Vermont sees its first bat tick
BURLINGTON, Vt. (WCAX) - For the first time, a bat tick has been found in Vermont.
In May 2021, a homeowner in Chittenden County told state bug experts they found something crawling along the ceiling, but they didn’t know what it was.
″After examining it, we were like no way, this looks like a soft tick,” said Cheryl Frank Sullivan, a tick expert at the University of Vermont.
Sullivan says the bug was sent to researchers for confirmation, and it was indeed a soft tick, more specifically, an adult bat tick.
“Naturally, this finding was very intriguing,” said Sullivan. “It turned out that that attic harbored a small colony of big brown bats.”
Vermont has more than a dozen types of ticks. All are considered “hard ticks,” meaning they have a hard shell. This is the first confirmed soft tick.
So what does this mean?
Many animals have a tick, like the moose tick. The bat tick targets bats and is usually found wherever bats are roosting. That could mean problems for homeowners who have bats living in their attics and barns.
“It has become an issue in places like Kansas and Iowa when houses have really high numbers of bats using it, which in turn increases the density of parasites that are associated with them,” said Sullivan.
The ticks can carry diseases like relapsing fever.
Sullivan says it’s rare for bat ticks to go after something that isn’t a bat. However, it did happen in Chittenden County with the homeowner’s dog.
Now, researchers are trying to figure out what the bat tick means for humans, pets and even bats.
“Wildlife live with a lot of these parasites and the big thing is to make sure that we’re safely living with wildlife that we’re in close quarters with, like bats living in buildings,” said Alyssa Bennett, the bat expert with Vermont Fish & Wildlife.

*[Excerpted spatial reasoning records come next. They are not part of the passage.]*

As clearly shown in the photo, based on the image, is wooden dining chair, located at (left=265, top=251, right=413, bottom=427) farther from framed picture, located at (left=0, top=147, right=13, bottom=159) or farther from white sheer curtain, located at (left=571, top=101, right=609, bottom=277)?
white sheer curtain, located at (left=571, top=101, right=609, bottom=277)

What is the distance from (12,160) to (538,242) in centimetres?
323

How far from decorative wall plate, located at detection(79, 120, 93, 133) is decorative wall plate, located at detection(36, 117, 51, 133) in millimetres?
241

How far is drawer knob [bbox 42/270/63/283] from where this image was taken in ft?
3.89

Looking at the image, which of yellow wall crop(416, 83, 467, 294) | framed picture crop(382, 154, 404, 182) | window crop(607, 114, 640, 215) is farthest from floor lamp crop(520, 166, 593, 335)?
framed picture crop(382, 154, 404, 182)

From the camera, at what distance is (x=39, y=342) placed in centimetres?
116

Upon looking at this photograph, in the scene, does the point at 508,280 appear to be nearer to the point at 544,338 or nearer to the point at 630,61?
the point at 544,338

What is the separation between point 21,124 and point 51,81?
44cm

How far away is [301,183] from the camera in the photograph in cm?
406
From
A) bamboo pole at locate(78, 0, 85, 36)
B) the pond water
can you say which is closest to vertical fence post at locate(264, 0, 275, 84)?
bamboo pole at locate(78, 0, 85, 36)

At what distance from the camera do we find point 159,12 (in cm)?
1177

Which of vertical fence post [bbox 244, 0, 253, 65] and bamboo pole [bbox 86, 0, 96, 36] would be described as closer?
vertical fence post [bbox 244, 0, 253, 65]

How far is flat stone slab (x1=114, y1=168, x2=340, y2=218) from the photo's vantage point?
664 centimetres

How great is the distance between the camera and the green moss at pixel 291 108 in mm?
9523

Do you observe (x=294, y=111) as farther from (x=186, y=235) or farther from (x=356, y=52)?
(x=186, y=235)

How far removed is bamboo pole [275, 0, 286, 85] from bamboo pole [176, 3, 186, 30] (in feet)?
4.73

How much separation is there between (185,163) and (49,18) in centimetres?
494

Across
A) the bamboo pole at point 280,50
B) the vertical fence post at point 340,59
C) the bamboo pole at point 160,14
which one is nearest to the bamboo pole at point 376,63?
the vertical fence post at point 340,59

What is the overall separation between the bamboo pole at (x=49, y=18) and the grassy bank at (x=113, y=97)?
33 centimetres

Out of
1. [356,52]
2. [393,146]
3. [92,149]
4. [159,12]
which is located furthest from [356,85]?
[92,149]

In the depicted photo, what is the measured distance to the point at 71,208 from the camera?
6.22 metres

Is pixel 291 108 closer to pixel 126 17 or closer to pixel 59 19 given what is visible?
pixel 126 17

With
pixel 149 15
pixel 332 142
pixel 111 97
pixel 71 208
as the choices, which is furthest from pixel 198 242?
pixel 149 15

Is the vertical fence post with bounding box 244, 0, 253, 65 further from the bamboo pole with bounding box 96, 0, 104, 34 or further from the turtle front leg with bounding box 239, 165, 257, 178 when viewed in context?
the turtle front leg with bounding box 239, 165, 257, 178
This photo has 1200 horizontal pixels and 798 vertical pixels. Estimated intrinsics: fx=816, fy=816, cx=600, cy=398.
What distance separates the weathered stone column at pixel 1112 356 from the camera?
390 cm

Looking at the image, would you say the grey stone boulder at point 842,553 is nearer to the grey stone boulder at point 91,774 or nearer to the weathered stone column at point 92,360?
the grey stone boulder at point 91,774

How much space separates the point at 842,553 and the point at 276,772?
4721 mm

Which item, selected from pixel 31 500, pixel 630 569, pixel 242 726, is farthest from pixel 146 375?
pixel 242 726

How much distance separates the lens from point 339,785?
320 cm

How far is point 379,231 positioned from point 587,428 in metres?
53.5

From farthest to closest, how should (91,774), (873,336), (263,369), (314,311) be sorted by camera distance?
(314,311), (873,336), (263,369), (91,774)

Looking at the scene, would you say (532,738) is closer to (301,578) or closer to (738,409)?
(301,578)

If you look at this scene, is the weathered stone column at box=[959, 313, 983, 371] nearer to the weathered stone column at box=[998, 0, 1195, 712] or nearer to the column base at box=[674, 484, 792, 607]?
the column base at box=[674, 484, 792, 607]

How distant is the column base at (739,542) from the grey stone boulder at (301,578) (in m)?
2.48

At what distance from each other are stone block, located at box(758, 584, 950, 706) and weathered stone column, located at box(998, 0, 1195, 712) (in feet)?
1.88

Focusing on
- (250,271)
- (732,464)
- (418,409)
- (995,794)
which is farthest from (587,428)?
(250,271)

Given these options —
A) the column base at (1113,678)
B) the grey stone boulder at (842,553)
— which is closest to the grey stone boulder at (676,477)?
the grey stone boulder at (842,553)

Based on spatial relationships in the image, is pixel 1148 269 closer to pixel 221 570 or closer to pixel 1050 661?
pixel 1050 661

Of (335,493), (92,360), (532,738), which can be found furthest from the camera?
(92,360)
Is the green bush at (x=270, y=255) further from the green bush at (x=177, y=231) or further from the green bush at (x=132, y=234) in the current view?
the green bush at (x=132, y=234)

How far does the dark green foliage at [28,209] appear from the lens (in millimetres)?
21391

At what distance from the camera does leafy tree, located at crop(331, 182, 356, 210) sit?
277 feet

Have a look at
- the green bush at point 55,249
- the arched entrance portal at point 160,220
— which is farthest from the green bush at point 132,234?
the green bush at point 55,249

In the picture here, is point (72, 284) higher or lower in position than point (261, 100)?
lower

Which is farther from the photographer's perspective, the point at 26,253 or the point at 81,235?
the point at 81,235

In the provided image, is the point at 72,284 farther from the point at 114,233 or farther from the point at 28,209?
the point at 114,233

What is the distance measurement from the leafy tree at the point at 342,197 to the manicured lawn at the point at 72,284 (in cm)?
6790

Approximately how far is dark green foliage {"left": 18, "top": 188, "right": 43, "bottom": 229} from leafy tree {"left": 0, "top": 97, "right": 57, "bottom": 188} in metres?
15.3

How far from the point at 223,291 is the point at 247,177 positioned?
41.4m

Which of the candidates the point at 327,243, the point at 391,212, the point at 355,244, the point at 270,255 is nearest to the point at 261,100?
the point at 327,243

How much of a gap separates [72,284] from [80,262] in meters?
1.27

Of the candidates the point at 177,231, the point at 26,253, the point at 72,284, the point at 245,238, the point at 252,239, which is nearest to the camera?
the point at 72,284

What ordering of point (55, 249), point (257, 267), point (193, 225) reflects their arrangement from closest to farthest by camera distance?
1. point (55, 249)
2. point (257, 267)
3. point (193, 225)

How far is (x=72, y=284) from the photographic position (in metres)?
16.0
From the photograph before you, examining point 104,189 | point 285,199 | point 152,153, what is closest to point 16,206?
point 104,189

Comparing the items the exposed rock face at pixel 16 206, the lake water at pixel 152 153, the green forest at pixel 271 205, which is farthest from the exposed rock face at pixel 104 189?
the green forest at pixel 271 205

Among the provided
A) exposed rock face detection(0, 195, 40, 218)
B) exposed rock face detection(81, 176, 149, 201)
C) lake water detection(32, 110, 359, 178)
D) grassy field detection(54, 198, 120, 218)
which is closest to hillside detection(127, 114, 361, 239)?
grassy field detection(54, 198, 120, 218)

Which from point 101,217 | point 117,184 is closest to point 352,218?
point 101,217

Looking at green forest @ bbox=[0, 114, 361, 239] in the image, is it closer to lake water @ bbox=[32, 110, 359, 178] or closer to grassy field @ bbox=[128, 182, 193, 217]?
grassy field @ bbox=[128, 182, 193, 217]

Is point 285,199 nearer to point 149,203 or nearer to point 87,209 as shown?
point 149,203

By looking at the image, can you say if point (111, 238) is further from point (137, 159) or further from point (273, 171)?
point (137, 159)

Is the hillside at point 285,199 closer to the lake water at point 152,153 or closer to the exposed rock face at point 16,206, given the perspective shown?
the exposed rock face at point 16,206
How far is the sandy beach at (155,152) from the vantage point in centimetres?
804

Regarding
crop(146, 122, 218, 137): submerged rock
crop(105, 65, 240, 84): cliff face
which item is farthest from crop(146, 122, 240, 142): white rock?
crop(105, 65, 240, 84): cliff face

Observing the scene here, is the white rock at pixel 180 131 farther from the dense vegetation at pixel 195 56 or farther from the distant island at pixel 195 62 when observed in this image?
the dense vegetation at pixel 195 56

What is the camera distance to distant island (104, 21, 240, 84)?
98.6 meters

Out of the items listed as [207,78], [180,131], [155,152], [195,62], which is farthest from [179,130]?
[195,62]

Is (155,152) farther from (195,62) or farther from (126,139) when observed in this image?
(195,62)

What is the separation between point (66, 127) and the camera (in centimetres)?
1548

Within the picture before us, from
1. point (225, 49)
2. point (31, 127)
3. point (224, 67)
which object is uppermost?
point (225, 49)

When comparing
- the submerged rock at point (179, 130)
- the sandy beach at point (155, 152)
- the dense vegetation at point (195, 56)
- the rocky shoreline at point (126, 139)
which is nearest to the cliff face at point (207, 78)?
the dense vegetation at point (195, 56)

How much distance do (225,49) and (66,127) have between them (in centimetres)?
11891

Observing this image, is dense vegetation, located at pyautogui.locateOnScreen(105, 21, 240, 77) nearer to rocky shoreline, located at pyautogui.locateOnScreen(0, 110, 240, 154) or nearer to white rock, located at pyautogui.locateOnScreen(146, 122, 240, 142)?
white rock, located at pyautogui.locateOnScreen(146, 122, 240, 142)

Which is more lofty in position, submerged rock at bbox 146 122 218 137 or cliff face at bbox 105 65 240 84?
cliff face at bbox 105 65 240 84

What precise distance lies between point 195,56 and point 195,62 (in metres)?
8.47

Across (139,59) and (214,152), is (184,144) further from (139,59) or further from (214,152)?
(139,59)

Bennett says this discovery doesn’t change how to safely get or keep bats out of buildings, but there will be more work to do after they’re gone.
“Follow up with a pest control service and ask them what to do to set up some CO2 traps to look for the ticks and see if they happen to be there,” said Bennett.
Bats already aren’t a fan favorite and having a disease-carrying tick doesn’t help, but Bennett says it’s important to care about keeping bats around.
“They’re eating a ton of other bugs that we consider pests, so when you think of the emerald ash borer, big brown bats are known to eat that species. Mosquitoes, a lot of our little brown bats and Indiana bats that forage along waterways eat those species,” said Bennett.
Since the first discovery in Vermont, more were found on a bat taken in by the Vermont Bat Center. The bat tick is now in 32 states.